Probably the most convincing evidence that Jesus was considered divine before Nicea comes from non-Christian writers. The Greek satirist Lucian of Samosata (c. AD 170), the Roman philosopher Celsus (c. 177), and the Roman governor Pliny the Younger (c. 112) make it clear that early Christian understood Jesus as divine. Pliny persecuted Christians because of their belief that Jesus was divine. Pliny acknowledged. "They had met regularly before dawn on a fixed day to chant verses alternately among themselves in honour of Christ as if to a god."
Given these facts, in addition to many more, the authors of "Reinventing Jesus" conclude: "To Suggest that Constantine has the ability--or even the inclination--to manipulate the council into believing what it did not already embrace is, at best, a silly notion." The evidence is clear: Jesus was believed to be divine long before the council of Nicea.
When I discuss the material in this chapter with most Jewish or Muslim people, their response is quite interesting. I share with them the claims Jesus made about himself and then put to them the options: Was he contained in the trilemma (liar, lunatic, or Lord)? When I ask if they believe Jesus was a liar, they give me a sharp "No!" Then I ask, "Do you believe he was a lunatic?" Their reply is, "Of course not." "Do you believe he is God?" Before I can get a word in edgewise, I hear a resounding "Absolutely not!" Yet one has no more choices.
The issue with these three alternatives is not which is possible, for obviously all three are possible. Rather, the question is, "Which is most probable?" You cannot put him on the shelf merely as a great moral teacher or a prophet.
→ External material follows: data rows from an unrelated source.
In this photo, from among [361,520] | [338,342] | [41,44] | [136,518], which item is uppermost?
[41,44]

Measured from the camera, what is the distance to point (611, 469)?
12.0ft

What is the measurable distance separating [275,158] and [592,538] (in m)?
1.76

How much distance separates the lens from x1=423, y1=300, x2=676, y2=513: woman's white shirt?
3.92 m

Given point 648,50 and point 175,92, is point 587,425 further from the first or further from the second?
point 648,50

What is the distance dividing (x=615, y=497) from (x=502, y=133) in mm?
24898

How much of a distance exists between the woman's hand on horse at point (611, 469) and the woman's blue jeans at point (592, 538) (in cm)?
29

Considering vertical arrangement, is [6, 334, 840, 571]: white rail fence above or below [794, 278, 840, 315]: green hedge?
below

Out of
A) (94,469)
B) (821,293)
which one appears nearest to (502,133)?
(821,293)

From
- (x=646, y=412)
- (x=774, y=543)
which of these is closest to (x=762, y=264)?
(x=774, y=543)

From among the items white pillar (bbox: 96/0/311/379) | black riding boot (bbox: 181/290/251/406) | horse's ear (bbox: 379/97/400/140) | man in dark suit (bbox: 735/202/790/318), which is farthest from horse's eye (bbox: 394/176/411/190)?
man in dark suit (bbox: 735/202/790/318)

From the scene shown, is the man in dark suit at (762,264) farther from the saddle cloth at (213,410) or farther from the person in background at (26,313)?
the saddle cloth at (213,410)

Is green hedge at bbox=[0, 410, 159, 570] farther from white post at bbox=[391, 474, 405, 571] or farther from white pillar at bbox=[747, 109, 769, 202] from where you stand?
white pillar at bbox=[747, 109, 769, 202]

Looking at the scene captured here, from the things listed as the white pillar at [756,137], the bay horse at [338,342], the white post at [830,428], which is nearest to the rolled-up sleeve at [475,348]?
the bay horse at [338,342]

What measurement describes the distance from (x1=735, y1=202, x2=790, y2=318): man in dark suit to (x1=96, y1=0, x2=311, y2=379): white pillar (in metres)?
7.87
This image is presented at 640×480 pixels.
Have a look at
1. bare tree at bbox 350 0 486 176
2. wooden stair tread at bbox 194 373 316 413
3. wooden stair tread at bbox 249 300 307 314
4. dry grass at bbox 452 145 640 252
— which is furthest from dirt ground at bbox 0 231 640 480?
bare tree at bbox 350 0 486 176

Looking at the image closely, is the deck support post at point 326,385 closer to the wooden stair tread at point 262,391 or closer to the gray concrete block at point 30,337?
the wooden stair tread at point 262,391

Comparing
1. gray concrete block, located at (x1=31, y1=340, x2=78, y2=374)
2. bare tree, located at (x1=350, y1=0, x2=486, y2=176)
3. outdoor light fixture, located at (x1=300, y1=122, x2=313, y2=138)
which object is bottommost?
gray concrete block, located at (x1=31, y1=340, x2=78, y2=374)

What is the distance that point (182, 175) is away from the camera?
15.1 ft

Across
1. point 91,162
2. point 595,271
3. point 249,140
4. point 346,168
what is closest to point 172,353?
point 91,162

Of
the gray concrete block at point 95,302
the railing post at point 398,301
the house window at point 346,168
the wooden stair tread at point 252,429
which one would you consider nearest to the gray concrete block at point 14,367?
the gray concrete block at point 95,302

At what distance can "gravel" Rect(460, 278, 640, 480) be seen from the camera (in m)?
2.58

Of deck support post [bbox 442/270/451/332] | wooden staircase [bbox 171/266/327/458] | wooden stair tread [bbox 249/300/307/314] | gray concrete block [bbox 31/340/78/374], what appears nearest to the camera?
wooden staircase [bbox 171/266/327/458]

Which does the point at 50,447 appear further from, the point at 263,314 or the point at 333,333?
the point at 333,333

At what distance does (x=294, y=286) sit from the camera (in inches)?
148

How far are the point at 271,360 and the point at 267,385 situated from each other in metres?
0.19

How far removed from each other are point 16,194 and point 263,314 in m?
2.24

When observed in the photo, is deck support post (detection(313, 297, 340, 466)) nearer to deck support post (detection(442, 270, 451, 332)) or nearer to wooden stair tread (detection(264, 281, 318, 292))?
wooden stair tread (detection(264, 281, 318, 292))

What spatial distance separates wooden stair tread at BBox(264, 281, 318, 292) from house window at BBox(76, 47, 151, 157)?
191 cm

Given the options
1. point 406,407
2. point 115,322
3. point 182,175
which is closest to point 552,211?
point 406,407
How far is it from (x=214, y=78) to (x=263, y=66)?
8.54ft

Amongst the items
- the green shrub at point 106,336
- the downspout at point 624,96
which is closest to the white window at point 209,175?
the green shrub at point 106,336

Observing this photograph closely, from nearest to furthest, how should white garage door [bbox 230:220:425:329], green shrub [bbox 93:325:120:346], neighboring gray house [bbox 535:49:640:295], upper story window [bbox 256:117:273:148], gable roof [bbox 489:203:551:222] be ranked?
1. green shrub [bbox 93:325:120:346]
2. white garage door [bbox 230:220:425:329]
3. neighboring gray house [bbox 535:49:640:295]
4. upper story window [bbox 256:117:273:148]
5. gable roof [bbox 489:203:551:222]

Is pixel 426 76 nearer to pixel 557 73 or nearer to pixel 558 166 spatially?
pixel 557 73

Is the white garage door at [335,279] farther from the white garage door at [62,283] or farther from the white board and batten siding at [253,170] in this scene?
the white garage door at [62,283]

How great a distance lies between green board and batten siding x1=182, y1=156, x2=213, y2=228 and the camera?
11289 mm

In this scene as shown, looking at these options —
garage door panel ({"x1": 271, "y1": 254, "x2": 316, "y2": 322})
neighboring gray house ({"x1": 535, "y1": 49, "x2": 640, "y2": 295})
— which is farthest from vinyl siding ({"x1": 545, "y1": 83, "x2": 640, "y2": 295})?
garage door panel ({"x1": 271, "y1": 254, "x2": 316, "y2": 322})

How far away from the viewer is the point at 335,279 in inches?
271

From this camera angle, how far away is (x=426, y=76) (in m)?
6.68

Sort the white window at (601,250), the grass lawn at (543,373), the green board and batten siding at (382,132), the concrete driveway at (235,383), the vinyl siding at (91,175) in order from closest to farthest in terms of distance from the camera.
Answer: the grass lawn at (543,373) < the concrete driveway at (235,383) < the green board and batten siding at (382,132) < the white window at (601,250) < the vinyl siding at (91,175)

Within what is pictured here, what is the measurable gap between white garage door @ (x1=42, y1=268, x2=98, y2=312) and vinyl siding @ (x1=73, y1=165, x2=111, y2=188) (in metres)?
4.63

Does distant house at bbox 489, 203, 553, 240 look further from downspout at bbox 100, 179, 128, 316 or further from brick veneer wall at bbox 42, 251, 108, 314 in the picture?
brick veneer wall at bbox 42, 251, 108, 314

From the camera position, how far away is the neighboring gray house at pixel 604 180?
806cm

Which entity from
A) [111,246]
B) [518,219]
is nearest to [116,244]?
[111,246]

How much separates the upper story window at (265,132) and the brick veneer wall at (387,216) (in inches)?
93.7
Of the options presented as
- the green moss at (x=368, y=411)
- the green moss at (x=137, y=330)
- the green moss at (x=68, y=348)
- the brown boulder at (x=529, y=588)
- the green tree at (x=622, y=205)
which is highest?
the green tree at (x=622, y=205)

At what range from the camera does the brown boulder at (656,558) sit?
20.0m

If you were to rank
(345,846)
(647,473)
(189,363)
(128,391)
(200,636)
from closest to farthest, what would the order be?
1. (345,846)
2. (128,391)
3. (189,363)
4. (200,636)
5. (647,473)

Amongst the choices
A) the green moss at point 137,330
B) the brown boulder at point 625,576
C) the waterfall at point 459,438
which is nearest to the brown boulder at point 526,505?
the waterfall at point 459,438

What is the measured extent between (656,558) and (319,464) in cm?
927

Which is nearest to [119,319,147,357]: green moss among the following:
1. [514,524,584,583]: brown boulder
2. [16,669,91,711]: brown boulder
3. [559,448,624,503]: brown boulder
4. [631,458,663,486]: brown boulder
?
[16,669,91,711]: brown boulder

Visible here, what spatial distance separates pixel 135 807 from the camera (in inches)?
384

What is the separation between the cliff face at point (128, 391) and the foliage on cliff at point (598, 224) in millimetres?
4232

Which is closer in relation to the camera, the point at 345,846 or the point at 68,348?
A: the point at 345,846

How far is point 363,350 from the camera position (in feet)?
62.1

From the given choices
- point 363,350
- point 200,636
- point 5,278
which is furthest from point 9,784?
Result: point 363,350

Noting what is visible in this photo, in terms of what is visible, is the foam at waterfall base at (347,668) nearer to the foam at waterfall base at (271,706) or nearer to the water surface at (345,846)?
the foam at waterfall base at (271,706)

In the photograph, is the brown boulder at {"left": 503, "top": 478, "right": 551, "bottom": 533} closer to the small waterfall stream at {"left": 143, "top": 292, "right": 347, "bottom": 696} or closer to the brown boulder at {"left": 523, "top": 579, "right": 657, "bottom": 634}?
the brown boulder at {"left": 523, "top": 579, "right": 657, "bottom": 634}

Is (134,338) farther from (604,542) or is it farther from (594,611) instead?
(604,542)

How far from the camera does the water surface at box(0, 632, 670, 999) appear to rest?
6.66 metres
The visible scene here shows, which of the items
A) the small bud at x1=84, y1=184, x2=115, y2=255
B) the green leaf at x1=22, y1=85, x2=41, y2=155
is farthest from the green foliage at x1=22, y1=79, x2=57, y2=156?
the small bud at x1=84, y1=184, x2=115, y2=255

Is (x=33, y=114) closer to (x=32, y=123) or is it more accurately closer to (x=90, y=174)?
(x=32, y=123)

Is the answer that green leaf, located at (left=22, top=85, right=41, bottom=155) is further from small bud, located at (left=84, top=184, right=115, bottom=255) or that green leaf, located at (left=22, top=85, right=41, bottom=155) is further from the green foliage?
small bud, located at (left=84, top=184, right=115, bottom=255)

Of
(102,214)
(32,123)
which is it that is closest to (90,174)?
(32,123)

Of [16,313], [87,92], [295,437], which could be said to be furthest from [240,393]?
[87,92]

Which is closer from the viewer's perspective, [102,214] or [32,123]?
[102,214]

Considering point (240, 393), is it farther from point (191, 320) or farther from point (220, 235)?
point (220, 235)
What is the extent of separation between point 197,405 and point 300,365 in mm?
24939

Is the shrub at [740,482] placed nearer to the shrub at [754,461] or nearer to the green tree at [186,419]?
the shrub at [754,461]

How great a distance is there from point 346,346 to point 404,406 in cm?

That is not a valid option. He is either a liar, a lunatic, or Lord and God. You must make a choice. Your decision about Jesus must be more than an idle intellectual exercise. As the apostle John wrote, "These are written so that you may continue to believe that Jesus is the Messiah, the Son of God, and"--more important--"that by believing in him you will have life by the power of his name" (John 20:31).
The evidence is clearly in favor of Jesus as Lord.